*EXERCISE AIM*: Reproduce, word for word, the stretch of the listing below from the line containing "What physical distance" through the end of the listing, with both ends included.

*RECORD EXCERPTS*:

:::::

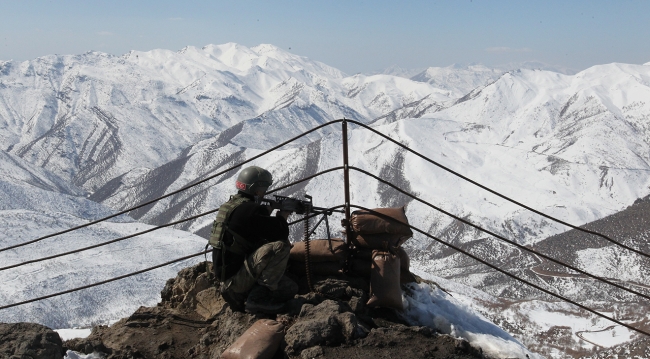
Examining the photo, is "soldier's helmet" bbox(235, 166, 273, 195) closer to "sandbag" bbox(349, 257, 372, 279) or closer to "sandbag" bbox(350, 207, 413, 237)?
"sandbag" bbox(350, 207, 413, 237)

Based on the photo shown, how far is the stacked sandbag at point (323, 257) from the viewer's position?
8.31 m

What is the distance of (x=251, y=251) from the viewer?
743cm

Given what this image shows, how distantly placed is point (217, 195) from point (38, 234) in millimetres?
85989

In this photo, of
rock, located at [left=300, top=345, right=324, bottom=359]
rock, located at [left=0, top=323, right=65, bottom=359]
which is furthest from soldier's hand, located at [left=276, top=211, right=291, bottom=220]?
rock, located at [left=0, top=323, right=65, bottom=359]

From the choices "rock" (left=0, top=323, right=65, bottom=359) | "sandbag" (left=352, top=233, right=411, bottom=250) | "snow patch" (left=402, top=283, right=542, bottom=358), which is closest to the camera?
"rock" (left=0, top=323, right=65, bottom=359)

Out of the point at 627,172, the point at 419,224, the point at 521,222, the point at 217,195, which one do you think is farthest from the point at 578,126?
the point at 217,195

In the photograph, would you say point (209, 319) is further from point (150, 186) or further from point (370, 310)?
point (150, 186)

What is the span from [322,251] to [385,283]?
111 centimetres

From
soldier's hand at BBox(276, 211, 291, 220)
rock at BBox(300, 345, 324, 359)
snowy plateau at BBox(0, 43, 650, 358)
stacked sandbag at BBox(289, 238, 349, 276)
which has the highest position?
soldier's hand at BBox(276, 211, 291, 220)

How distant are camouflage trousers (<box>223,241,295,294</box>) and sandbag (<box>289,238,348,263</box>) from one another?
97 centimetres

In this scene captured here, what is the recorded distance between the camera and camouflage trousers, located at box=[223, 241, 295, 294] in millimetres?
7207

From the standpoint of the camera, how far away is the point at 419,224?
4619 inches

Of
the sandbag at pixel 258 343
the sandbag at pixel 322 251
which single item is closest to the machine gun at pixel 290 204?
the sandbag at pixel 322 251

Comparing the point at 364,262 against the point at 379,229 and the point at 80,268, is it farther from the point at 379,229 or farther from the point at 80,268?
the point at 80,268
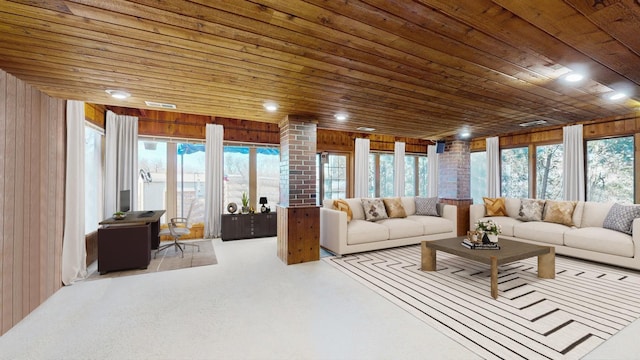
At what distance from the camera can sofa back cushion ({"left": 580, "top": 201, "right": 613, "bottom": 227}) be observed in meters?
4.29

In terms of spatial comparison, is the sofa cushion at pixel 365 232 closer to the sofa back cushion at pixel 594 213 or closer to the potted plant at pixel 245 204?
the potted plant at pixel 245 204

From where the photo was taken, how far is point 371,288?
310cm

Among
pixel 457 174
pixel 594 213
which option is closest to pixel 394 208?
pixel 457 174

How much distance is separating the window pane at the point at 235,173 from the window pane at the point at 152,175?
47.3 inches

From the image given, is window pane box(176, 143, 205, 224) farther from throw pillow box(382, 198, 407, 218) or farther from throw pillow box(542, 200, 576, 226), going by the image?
throw pillow box(542, 200, 576, 226)

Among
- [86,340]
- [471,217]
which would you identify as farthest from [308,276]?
[471,217]

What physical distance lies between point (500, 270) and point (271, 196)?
4.60 metres

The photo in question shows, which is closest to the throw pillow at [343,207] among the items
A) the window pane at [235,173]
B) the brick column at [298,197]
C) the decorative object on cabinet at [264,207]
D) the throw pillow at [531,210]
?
the brick column at [298,197]

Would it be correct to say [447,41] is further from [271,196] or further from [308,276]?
[271,196]

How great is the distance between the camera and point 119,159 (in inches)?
192

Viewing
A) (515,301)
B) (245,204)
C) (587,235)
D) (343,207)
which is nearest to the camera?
(515,301)

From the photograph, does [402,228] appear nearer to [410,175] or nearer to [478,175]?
[410,175]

:::::

*OUTPUT FOR THIS EXERCISE*:
What physical distance lies between point (500, 270) and point (271, 196)?
4.60 metres

The photo in question shows, which is closest to the throw pillow at [343,207] among the items
A) the window pane at [235,173]
B) the brick column at [298,197]
C) the decorative object on cabinet at [264,207]
D) the throw pillow at [531,210]
?
the brick column at [298,197]

Would it be correct to say [447,41] is further from [271,196] or further from [308,276]?
[271,196]

How great is the distance between the camera and point 119,159 (in inches)?
192

Viewing
A) (515,301)
B) (245,204)
C) (587,235)
D) (343,207)
which is nearest to the camera?
(515,301)

From the photograph, does [402,228] appear nearer to [410,175] or nearer to [478,175]?
[410,175]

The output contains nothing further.